TO DO: In the patent claims below, what does the self-supported mixed metal sulfide catalyst not contain?

2. The process of claim 1, wherein the self-supported mixed metal sulfide catalyst contains no zeolite or molecular sieve.

3. The process of claim 1, wherein the hydroprocessed feedstream has a nitrogen content of greater than 300 ppm and a sulfur content of greater than 0.1 wt. %, optionally wherein the hydroprocessed feedstream is derived from a process of hydrocracking at least one of a crude oil, a gas oil, a vacuum gas oil, a residual fraction, a solvent-deasphalted petroleum residuum, an FCC tower bottoms, a petroleum distillate, and combinations thereof.

4. The process of claim 1, wherein the lubricating oil feedstock is hydrocracked in a layered catalyst system or in a single reaction stage.

5. The process of claim 1, wherein the lubricating oil feedstock comprises up 20 wt. % of the hydroprocessed feedstream.

(Spatial reasoning dataset excerpts)

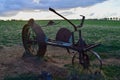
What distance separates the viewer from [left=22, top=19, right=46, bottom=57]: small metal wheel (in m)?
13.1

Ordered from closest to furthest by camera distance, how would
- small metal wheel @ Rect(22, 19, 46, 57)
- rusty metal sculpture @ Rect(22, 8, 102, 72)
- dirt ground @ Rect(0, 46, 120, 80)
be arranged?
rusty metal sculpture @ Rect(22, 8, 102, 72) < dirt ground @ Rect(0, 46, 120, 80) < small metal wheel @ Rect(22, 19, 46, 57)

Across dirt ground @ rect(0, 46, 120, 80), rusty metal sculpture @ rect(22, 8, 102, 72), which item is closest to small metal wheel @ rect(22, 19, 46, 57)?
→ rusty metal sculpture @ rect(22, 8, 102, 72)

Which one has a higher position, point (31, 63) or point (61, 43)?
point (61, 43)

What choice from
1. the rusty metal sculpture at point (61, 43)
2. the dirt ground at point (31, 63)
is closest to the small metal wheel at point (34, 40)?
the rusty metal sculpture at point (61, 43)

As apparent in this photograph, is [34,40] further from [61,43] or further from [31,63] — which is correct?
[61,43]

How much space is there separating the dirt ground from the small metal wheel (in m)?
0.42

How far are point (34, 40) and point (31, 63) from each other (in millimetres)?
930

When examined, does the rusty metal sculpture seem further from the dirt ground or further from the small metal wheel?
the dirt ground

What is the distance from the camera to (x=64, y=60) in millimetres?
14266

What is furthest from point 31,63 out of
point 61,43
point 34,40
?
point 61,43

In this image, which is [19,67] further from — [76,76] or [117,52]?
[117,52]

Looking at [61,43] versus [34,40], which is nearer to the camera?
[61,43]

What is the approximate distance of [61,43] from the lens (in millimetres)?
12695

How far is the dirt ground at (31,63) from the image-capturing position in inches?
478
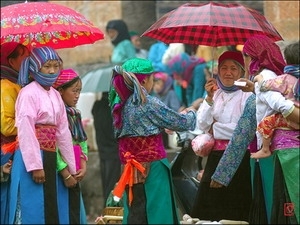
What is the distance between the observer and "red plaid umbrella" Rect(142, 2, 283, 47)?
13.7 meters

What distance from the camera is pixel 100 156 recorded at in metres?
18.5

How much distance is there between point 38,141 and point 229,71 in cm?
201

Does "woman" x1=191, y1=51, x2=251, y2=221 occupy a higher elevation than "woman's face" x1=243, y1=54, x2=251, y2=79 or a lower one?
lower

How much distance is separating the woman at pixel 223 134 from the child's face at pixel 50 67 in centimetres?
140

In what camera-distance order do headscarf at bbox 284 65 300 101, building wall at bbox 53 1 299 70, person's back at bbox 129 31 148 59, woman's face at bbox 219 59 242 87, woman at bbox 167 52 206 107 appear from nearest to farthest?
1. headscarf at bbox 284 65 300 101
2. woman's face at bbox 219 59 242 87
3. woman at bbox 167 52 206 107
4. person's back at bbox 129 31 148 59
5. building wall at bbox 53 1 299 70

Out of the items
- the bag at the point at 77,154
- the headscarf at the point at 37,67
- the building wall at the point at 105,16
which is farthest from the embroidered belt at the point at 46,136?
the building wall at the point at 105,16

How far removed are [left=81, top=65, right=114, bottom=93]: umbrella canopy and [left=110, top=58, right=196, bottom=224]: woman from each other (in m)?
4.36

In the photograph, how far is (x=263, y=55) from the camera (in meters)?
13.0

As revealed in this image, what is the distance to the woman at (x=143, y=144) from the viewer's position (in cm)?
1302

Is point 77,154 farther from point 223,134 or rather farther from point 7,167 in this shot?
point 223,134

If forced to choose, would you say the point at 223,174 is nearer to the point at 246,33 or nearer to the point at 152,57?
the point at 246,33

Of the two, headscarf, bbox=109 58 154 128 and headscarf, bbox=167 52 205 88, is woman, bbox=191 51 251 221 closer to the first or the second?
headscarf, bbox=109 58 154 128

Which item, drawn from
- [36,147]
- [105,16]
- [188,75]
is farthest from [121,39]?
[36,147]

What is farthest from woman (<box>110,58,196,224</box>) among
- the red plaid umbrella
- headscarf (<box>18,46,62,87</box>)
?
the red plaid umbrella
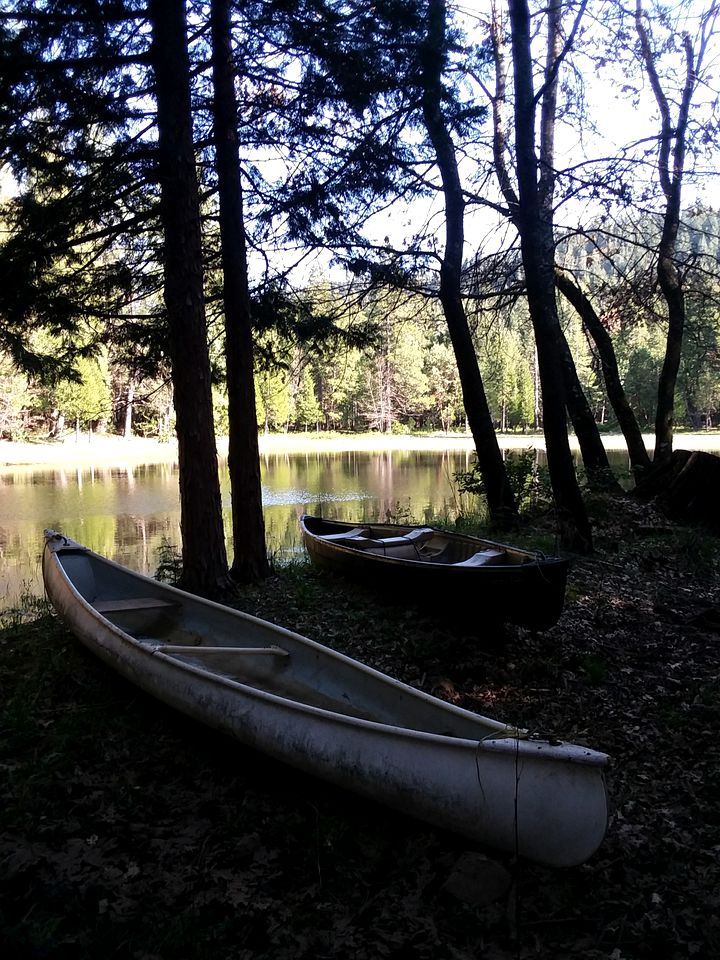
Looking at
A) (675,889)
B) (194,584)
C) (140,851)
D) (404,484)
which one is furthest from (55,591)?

WRITTEN ANSWER: It contains no zeolite or molecular sieve.